-- Rows of a dataset --
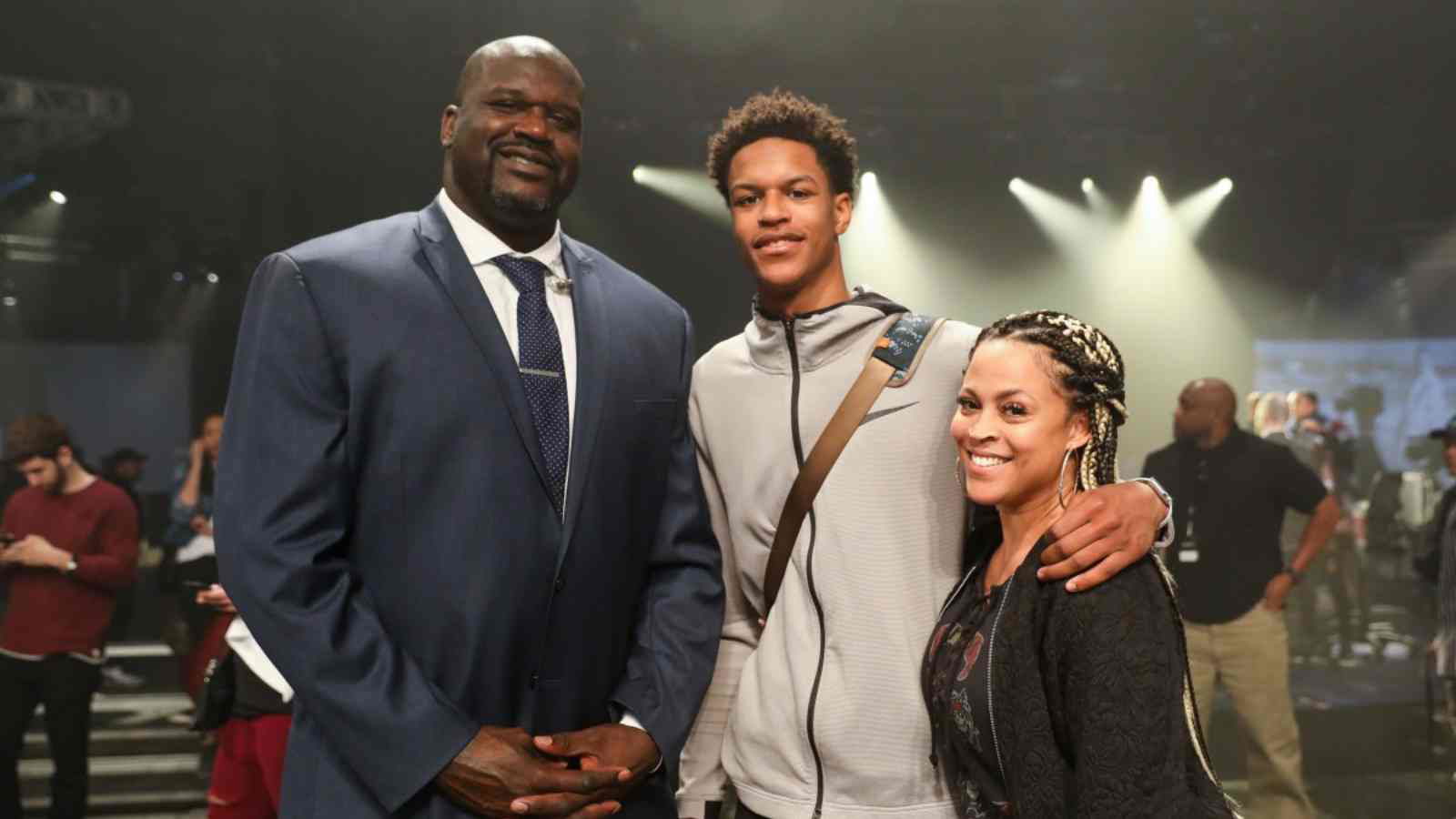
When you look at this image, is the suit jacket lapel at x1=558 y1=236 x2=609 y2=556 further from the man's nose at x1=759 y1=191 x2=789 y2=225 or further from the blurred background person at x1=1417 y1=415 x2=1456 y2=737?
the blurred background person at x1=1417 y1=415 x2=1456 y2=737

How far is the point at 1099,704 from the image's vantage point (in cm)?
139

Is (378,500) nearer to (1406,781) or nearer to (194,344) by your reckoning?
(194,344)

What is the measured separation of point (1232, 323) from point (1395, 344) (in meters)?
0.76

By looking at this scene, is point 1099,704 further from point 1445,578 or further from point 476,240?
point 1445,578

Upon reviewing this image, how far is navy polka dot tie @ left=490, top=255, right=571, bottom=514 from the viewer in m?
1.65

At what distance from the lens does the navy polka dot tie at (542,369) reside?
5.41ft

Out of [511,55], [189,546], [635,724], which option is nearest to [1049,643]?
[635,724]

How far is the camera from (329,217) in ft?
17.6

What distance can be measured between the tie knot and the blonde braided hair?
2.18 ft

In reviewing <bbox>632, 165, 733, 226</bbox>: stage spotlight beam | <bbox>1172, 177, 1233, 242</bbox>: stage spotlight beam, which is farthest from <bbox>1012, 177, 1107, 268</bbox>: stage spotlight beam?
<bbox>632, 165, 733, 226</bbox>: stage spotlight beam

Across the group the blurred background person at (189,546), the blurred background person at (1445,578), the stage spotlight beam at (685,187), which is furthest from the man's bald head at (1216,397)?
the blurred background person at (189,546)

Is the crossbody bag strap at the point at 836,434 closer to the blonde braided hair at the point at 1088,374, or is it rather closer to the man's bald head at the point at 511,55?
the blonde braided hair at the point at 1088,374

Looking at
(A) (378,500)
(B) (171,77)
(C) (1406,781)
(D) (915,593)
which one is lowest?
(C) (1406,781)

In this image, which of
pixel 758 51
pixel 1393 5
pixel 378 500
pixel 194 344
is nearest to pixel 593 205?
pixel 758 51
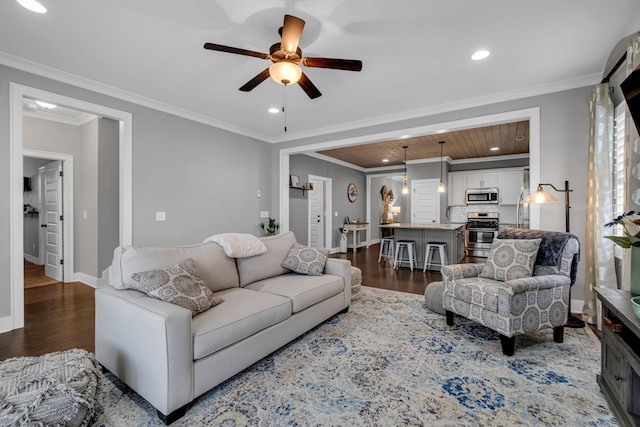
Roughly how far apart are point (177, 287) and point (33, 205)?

-- Direction --
Can you copy the rows word for word, starting at the line containing "In this image, which of" and ending with the last row, leaving out the pictures?

-- The completed task --
In this image, which of
pixel 758 51
pixel 1393 5
pixel 378 500
pixel 194 344
is nearest to pixel 593 205?
pixel 758 51
Roughly how far apart are point (177, 287) and point (33, 205)?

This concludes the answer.